間違って理系に入ってしまった僕が語る、理系についての知識、考えなどなど。間違っている可能性があるのでお気を付けを。見つけた方はご一報をください。

運動の法則:普通っぽいけど、意外と重要

4.運動の法則との関連

単位にもなったニュートンさんは、運動の法則というものを見つけました。法則は3つあるのですが、これはニュートン運動方程式と大きく関連しているので、紹介と説明をしていきます。

 

第一法則(慣性の法則

『物体が慣性系にあるとき、その物体は外部から力を加えられない限り、静止した物質は静止し続け、運動しているときは等速直線運動を続ける

以上が運動の法則の第一法則(慣性の法則とも言う)を表したものです。

固い文章かつ、分かりづらい言葉があるので、噛み砕いていきたいと思います。

 

まず慣性系とは?

本当に噛み砕いていえば、その物体が存在する空間の速度が一定であるということです。

厳密には違うのでしょうが、自分はそういう認識でした。

 

例えば、Aさんが時速100kmの車に乗っているとします。Aさんがお手玉をしているとき、ブレーキが掛かって80kmに減速しました。その時、お手玉はどうなるでしょうか?

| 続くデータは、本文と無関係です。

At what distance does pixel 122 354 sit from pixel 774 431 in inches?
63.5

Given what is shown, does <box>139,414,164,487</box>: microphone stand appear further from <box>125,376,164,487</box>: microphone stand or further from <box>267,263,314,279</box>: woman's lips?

もし手の中に玉があればボールはそのまま収まっているでしょうが、空中に玉があるならばボールは自分から見て前方に落ちることになるでしょう。

これをAさんの視点から見ると、ボールには何の力も働いていないのに、前に進んで落ちたということになります。

しかし車の外でBさんがこの状況を見ていると、ボールは何の問題もなく、ただ放物線を描いて落ちただけに写るでしょう。

つまりAさんの視点では、外部から何の力(F)も果たらなかったのにボールが動いてしまったので、慣性系ではない(非慣性系)と言えるのです。

視点が違うだけで、異なる結果が生まれてしまったのです。

 

これは実はとんでもないことなのです。

もし地球の自転速度が頻繁に変わるのなら、真上に投げたものがずれて落ちてしまうということなのです。

車の速度の変化はすぐ気付くことができるでしょうが、地球の速度はそう簡単ではないでしょう。

幸いにして地球は(近似的に)慣性系なので助かりましたが。

 

以上の事から、視点と対象となる物体が同じ移動速度の空間にあるという条件を示しているのです。

これはそのまま後半の静止した物質は静止し続け、運動しているときは等速直線運動を続けるに繋がります。

眼の前にリンゴが置かれているとします。それは動いていないと認識していますが、もっと遠くから、この場合地球の外から見てみるとその物体は自転方向に自転速度1700kmで移動しているのです。更に加えるなら公転方向に公転速度も、です。

ですが地球上に居る僕たちはそれを認識することはありません。誰も自転や公転の影響を実感していないでしょう。

それと同じように、慣性系という条件を加えることで、物理的には本来記述しなければならない自転や公転の影響を省くことができるのです。視点もまた同じ自転や公転の影響を受けているためです。もし慣性系という条件を抜くと、静止した物体はこの地球上に存在しないことになりますから。

 

つまり第一法則を言い直すと、『視点と対象となる物体が同じ移動速度の空間にある場合、その物体は外部から力を加えられない限り静止した物質は静止し続け、運動しているときは等速直線運動を続ける』となります。

 

最悪『自転などの速度が変わらない地球は慣性系、でも乗り物に乗ると非慣性系になるかも』ということさえ抑えとけば、この第一法則は利用することができます。

 

第二法則(運動の法則)

『物体に力が働くとき、物体には力と同じ向きの加速度(a)が生まれ、その加速度は力(F)の大きさに比例し、物体の質量(m)に反比例する』

これは第二法則と呼ばれ、そのままニュートン運動方程式となります。

前回のニュートン運動方程式の回でやりました。

osyousama.hatenadiary.com

法則がそのまま式になるとは驚きですね。

 

第三法則(作用・反作用の法則)

『二つの物体の間に力が働くとき、その両方に力は働き、大きさは等しく、方向は同直線状に反対である』

これが第三法則であり、作用・反作用の法則と呼ばれています。

要は物体を押した時に感じる、押し返される力は押したときの力と等しいということを説明したのです。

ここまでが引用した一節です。